───── Supplied data ─────

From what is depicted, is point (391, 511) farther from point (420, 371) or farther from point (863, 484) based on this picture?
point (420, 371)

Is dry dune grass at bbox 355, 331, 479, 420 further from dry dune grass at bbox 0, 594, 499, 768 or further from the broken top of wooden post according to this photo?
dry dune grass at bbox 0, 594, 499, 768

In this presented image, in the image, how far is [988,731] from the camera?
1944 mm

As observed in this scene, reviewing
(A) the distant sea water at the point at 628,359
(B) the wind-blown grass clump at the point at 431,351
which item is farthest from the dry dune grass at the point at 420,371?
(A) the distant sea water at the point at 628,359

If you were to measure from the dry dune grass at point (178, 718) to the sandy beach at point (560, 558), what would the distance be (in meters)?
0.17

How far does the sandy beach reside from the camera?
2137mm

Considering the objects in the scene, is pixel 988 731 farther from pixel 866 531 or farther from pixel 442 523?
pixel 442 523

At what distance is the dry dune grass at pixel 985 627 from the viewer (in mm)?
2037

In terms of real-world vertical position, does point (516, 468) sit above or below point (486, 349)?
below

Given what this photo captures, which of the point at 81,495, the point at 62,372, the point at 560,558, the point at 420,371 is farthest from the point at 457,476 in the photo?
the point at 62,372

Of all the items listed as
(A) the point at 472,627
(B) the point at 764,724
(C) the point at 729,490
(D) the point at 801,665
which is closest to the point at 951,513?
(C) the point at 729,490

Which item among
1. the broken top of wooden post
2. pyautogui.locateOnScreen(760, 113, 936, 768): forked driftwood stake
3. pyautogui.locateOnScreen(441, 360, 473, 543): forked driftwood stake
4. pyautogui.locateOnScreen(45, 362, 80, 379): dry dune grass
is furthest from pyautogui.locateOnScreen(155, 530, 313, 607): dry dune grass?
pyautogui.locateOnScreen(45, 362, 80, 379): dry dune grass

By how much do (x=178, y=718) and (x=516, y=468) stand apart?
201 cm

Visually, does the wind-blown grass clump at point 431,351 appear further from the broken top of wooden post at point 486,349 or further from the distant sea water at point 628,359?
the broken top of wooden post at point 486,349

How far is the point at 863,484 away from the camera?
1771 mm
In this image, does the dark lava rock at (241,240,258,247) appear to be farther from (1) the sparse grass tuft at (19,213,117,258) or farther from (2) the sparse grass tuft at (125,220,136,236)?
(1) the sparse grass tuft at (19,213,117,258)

─────

*Your task*: Copy out the listing verbatim, from the line containing "How far is the" through the end of the listing, both ends included.

*Completed task*:
How far is the point at 863,484 away from the camera?
1771 mm
In this image, does the dark lava rock at (241,240,258,247) appear to be farther from (1) the sparse grass tuft at (19,213,117,258) or farther from (2) the sparse grass tuft at (125,220,136,236)?
(1) the sparse grass tuft at (19,213,117,258)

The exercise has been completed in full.